Наконец он отыскал нужный дом. Семен миновал его, даже не убавив шаг, как и посоветовал старик.
– Не суйся сразу в нору к этому хищнику. Не горячись, угодишь в капкан – поминай как звали! – говорил Сергей Сергеич.
Семен дошел до угла и прислонился к столбу. Потом присел под забор, на пыльную траву, закурил, изображая уморившегося человека. А сам исподтишка наблюдал за улицей.
Это была почти деревенская улица, без мостовой, изборожденная рытвинами. Семен намеренно выбрал такое время, когда народ разошелся на работу, и теперь за улицей было легче следить. За теми, кто по ней проходит. Пока это были женщины с кошелками, да и те появлялись изредка, или иногда выходила хозяйка с помойным ведром. Потом поисчезали и они. И, если сбросить со счета прогуливающихся кур, можно было считать, что на улице ни единой живой души.

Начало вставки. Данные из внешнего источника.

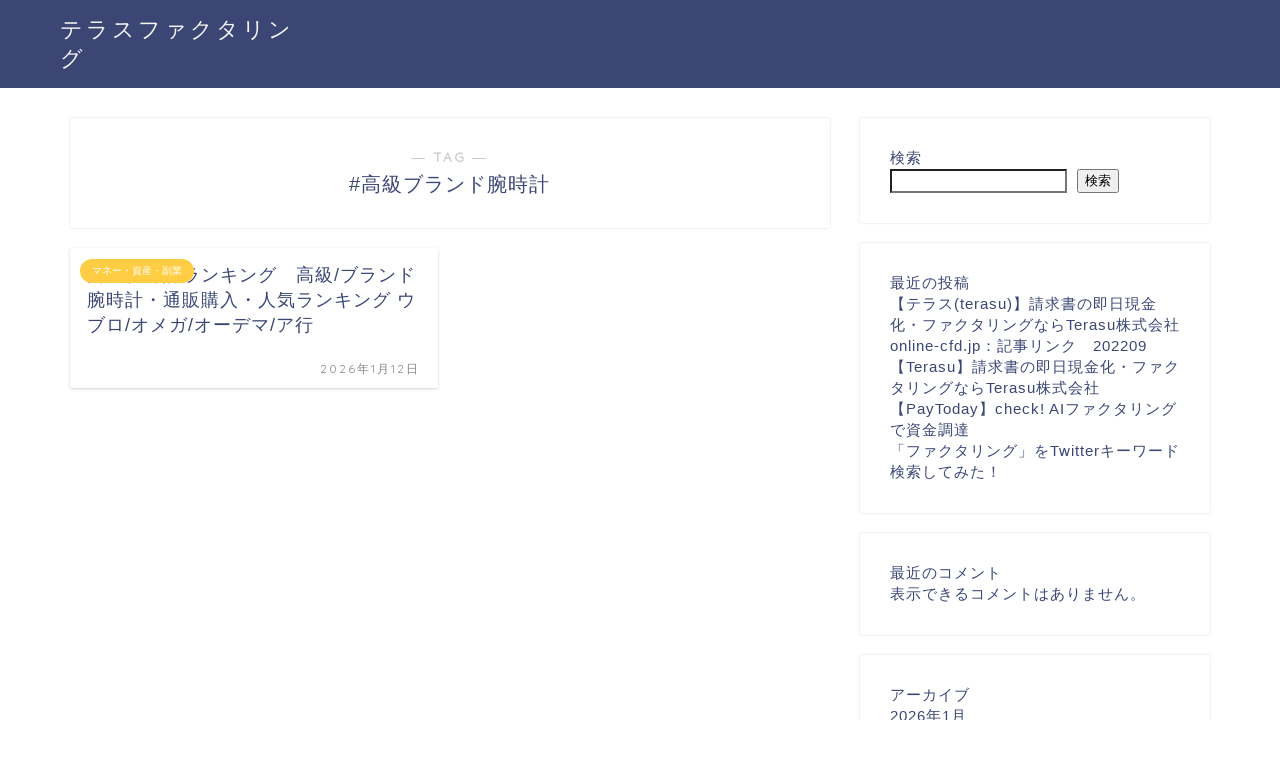

--- FILE ---
content_type: application/javascript; charset=UTF-8
request_url: https://terasu-factoring.xn--eckzb3bvdxa.jp/wp-content/themes/jin/js/common.js?ver=6.9
body_size: 322
content:
(function($){if(navigator.userAgent.indexOf("Android")>0)$("body").addClass("android")})(jQuery);(function($){var remove=function(){$("#sidebar").removeClass("animate")};setTimeout(remove,1700)})(jQuery);(function($){$(window).scroll(function(){var now=$(window).scrollTop();if(now>600)$("#page-top").fadeIn("slow");else $("#page-top").fadeOut("slow")});$(document).on("click",".totop",function(){$("body,html").animate({scrollTop:0},200)})})(jQuery);
(function($){$(window).on("load resize",function(){var eventTrigger=$(".tabBtn-mag li");var parentDiv=$(".toppost-list-box-inner");var hGet=$(".toppost-list-box .autoheight");var childrenH;eventTrigger.on("click",function(){var numver=$(this).index();if($(this).hasClass("first-tab"))return;else{$(".first-tab").removeClass("first-tab");$(this).addClass("first-tab");$(".hFind").removeClass("hFind");hGet.eq(numver).addClass("hFind")}childrenH=$(".hFind").outerHeight();parentDiv.css({height:childrenH})})})})(jQuery);
(function($){$(document).ready(function(){var w_Size=window.innerWidth;if(w_Size<=838)$(".pconly").remove()})})(jQuery);


--- FILE ---
content_type: application/javascript; charset=UTF-8
request_url: https://terasu-factoring.xn--eckzb3bvdxa.jp/wp-content/themes/jin/js/followwidget.js?ver=6.9
body_size: 363
content:
(function($){$(document).ready(function(){var main=$("main");var side=$("#sidebar");var wrapper=$("#widget-tracking");var sideMargin={top:side.css("margin-top")?side.css("margin-top"):0,right:side.css("margin-right")?side.css("margin-right"):0,bottom:side.css("margin-bottom")?side.css("margin-bottom"):0,left:side.css("margin-left")?side.css("margin-left"):0};var w=$(window);var wrapperHeight=wrapper.outerHeight();var wrapperTop=wrapper.offset().top;var sideLeft=side.offset().left;var winLeft;var pos;
var scrollAdjust=function(){var sideHeight=side.outerHeight();var mainHeight=main.outerHeight();var mainAbs=main.offset().top+mainHeight;var winTop=w.scrollTop();var winLeft=w.scrollLeft();var winHeight=w.height();var nf=winTop>wrapperTop&&mainHeight>sideHeight?true:false;var pos=!nf?"static":winTop+wrapperHeight>mainAbs?"absolute":"fixed";if(pos==="fixed")side.css({position:pos,top:"",bottom:winHeight-wrapperHeight-40,left:sideLeft-winLeft,margin:0});else if(pos==="absolute")side.css({position:pos,
top:mainAbs-sideHeight,bottom:"",left:sideLeft,margin:0});else side.css({position:pos,marginTop:sideMargin.top,marginRight:sideMargin.right,marginBottom:sideMargin.bottom,marginLeft:sideMargin.left})};var resizeAdjust=function(){side.css({position:"static",marginTop:sideMargin.top,marginRight:sideMargin.right,marginBottom:sideMargin.bottom,marginLeft:sideMargin.left});sideLeft=side.offset().left;winLeft=w.scrollLeft();if(pos==="fixed")side.css({position:pos,left:sideLeft-winLeft,margin:0});else if(pos===
"absolute")side.css({position:pos,left:sideLeft,margin:0})};w.on("load",scrollAdjust);w.on("scroll",scrollAdjust);w.on("resize",resizeAdjust)})})(jQuery);
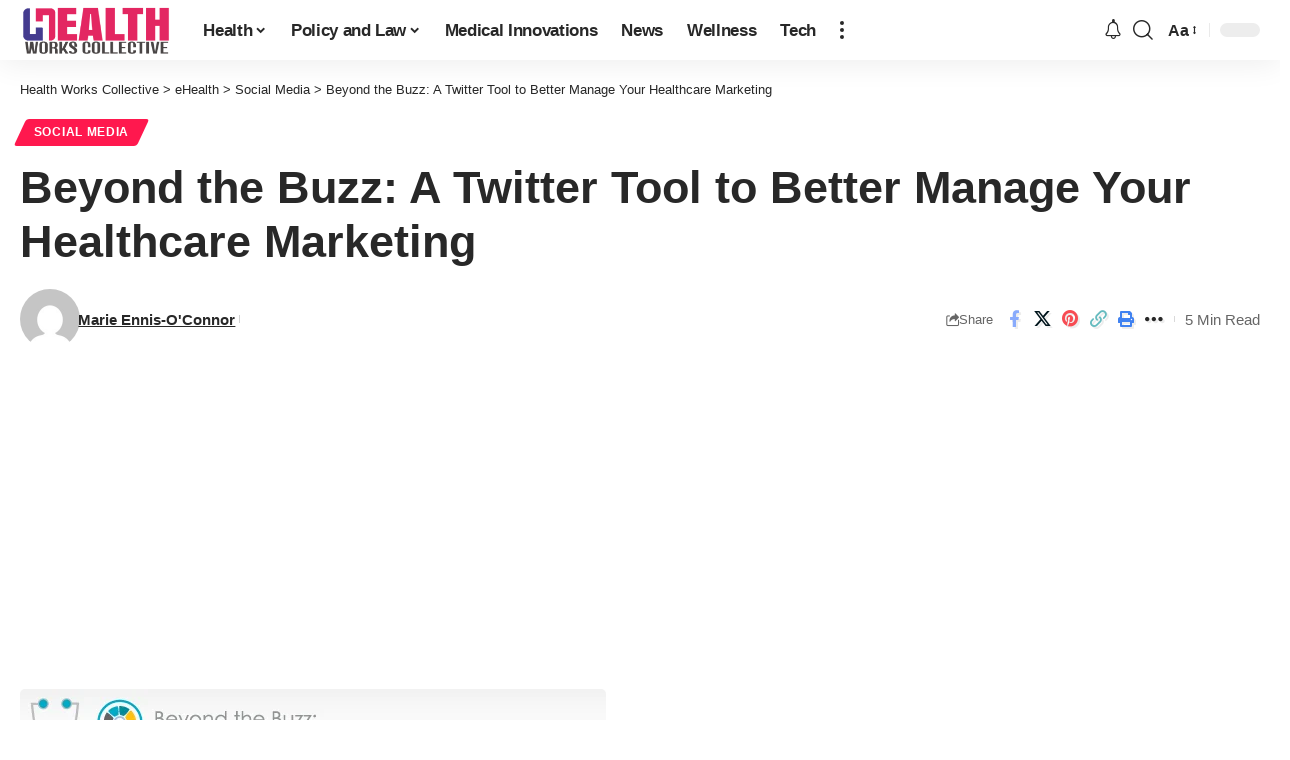

--- FILE ---
content_type: text/html; charset=utf-8
request_url: https://www.google.com/recaptcha/api2/aframe
body_size: 265
content:
<!DOCTYPE HTML><html><head><meta http-equiv="content-type" content="text/html; charset=UTF-8"></head><body><script nonce="-jBb8mkFQxa8el2E1iYbTg">/** Anti-fraud and anti-abuse applications only. See google.com/recaptcha */ try{var clients={'sodar':'https://pagead2.googlesyndication.com/pagead/sodar?'};window.addEventListener("message",function(a){try{if(a.source===window.parent){var b=JSON.parse(a.data);var c=clients[b['id']];if(c){var d=document.createElement('img');d.src=c+b['params']+'&rc='+(localStorage.getItem("rc::a")?sessionStorage.getItem("rc::b"):"");window.document.body.appendChild(d);sessionStorage.setItem("rc::e",parseInt(sessionStorage.getItem("rc::e")||0)+1);localStorage.setItem("rc::h",'1768473252813');}}}catch(b){}});window.parent.postMessage("_grecaptcha_ready", "*");}catch(b){}</script></body></html>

Высокий пожилой мужчина объявился неожиданно. Уж как ни старался Семен быть начеку, и то пропустил момент, когда тот возник на улице. Мужчина шагал не спеша, вразвалочку и походил по всем статьям на того, кого не раз описывал Сергей Сергеич. Старик и сам в глаза не видел этого человека и тоже знал его только понаслышке. Но обрисовал так точно, что Семен его сразу узнал, не колебался. На месте начальника управления милиции он, Семен, уж обязательно бы пригласил Учителя к себе на работу. Еще бы покланялся в ножки – такой у него был редкий дар.
Семен легко приподнялся с земли и, отряхивая штаны, встал на пути у приближающегося человека.
– Лишней сигаретки нет? – спросил Семен, выпрямляясь.
– Лишние не носим, – сказал мужчина не очень-то приветливо, но полез в карман.
Семен хотел было сказать кое-что в ответ на грубость, но Сергей Сергеич всегда требовал от него учтивости, и Семен, укротив себя, взял сигаретку. А мужчина смотрел в упор, не мигая. Грубые складки на его лице только подчеркивали неприветливый нрав.
Семен сделал жест, намекая на спички. Мужчина нехотя сунул руку в тот же карман.
«Так вот он каков, Мастер!» – подумал Семен. Один из последних динозавров старого преступного мира, как назвал его Сергей Сергеич. О Мастере Семен был еще немало наслышан в лагерях, где отсиживал срок.
– Михаил Алексеевич? – сказал Семен.
– Ну? – только и произнес Мастер.
– Я по тому письму. Из Москвы.
Мастер должен сказать или «да», или «нет», как и было оговорено в этом письме. Если «да», значит, Мастер клюнул на удочку и склонен приехать в Москву. «Его бы только заманить сюда, – говорил Учитель, – а тут он никуда не денется».
Но Мастер не сказал ни того и ни другого. Он лишь посмотрел на Семена чуть попристальней прежнего, пожевал губами, повернулся и пошел. Нет, он не уходил от Семена. В тяжелом повороте плеча и на широкой, сильной спине Мастера как бы было начертано убеждение в том, что Семен все равно следом побежит, как собачка. А рот открыть он даже не удосужился.
Семену все это не понравилось. Он уважал право сильных людей, но Мастер попирал всякое достоинство. Однако пришлось себя смирить. Иначе его не заманишь в Москву, этого типа.
«У него тяжелый характер. Он грубый и надменный человек. Ты будь с ним деликатен», – просил Сергей Сергеич, точно в воду глядя.
И Семен, смирив себя, пошел следом за его плечом.
Так они дошагали до ларька. Здесь Мастер встал, оставив место у окна, в котором торчала продавщица. Это как бы означало новое немое распоряжение – платить.